TASK INSTRUCTIONS:
Could you retype every line below exactly, omitting the images?

----------------------------------------

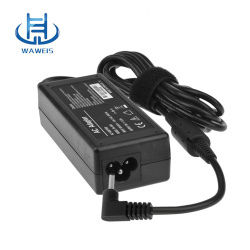19v 3.42a Laptop power adapter for Asus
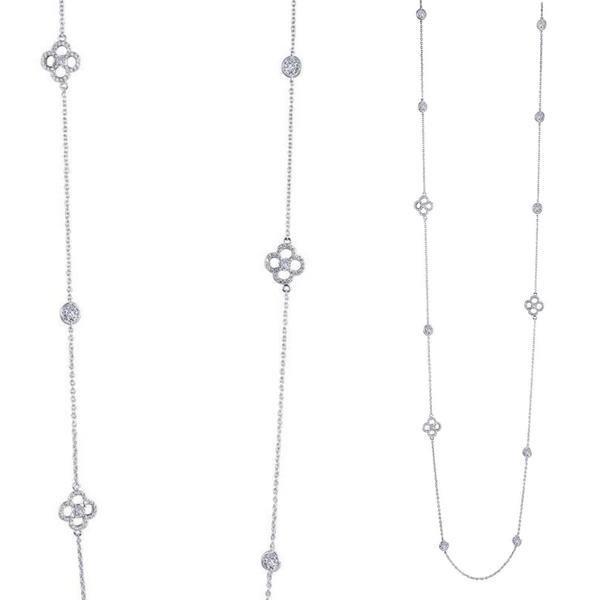 "36"" Station Necklace Vandenbergs Fine Jewellery Winnipeg, MB"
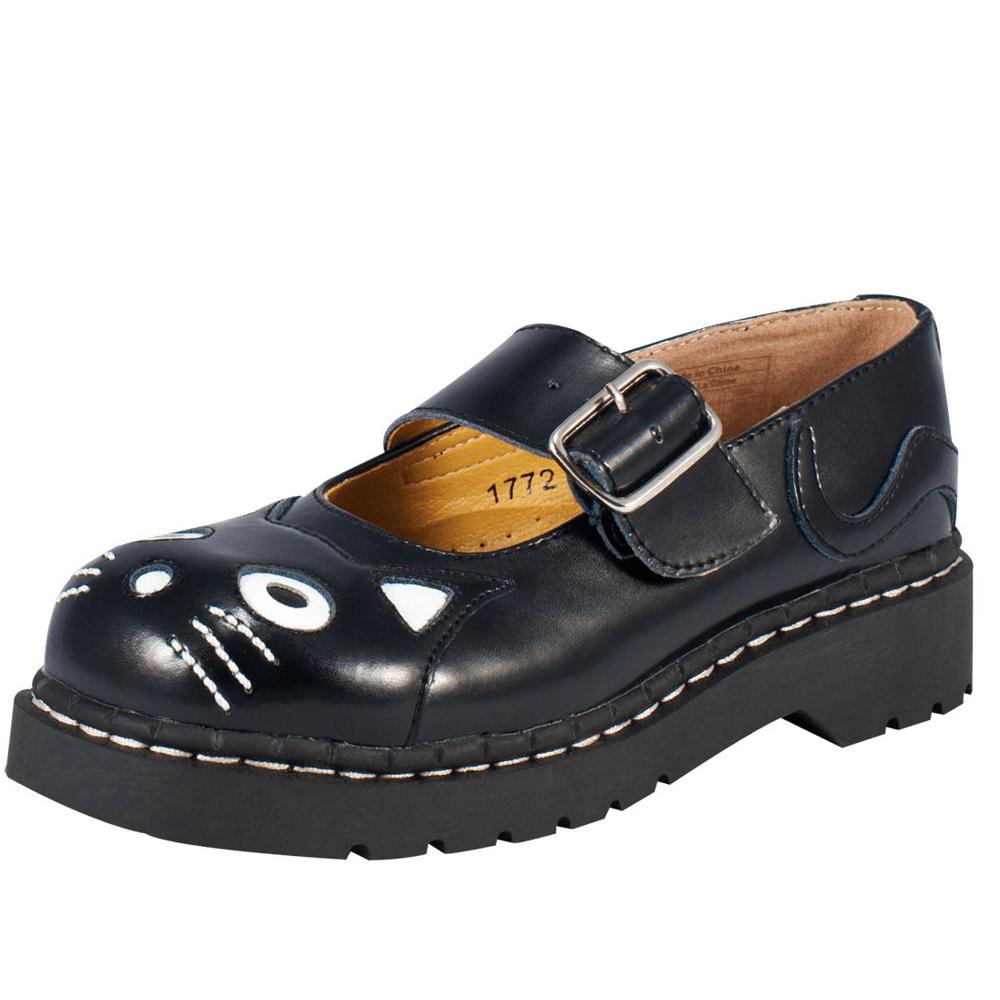 TUK可愛小黑貓瑪麗珍鞋-黑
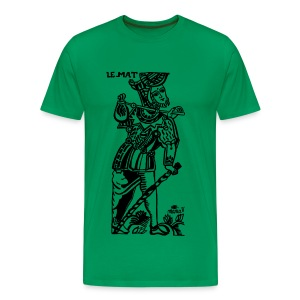 LE MAT by Maria Vermard (THE HOLY FOOL) - Men's Premium T-Shirt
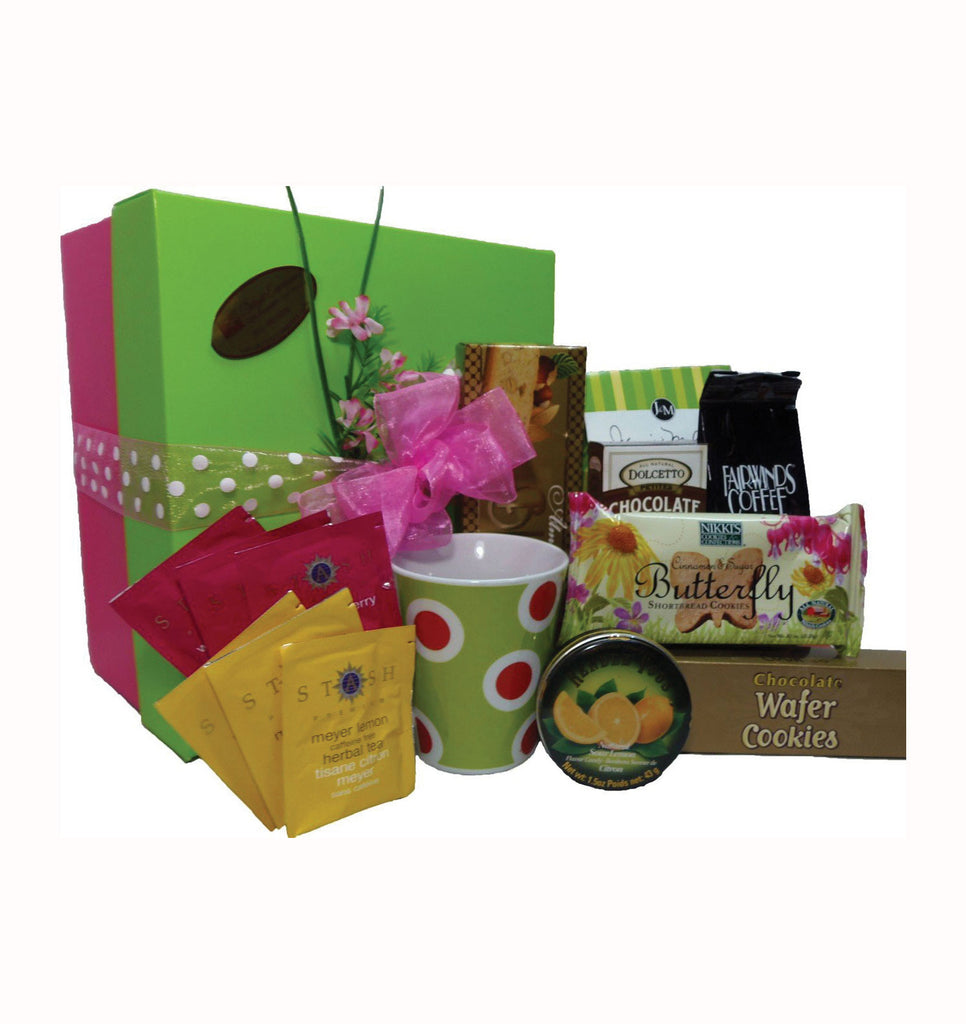 Swirls and Sweets Gift Box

----------------------------------------

ANSWER FOR THE TASK:
19v 3.42a Laptop power adapter for Asus
 "36"" Station Necklace Vandenbergs Fine Jewellery Winnipeg, MB"
 TUK可愛小黑貓瑪麗珍鞋-黑
 LE MAT by Maria Vermard (THE HOLY FOOL) - Men's Premium T-Shirt
 Swirls and Sweets Gift Box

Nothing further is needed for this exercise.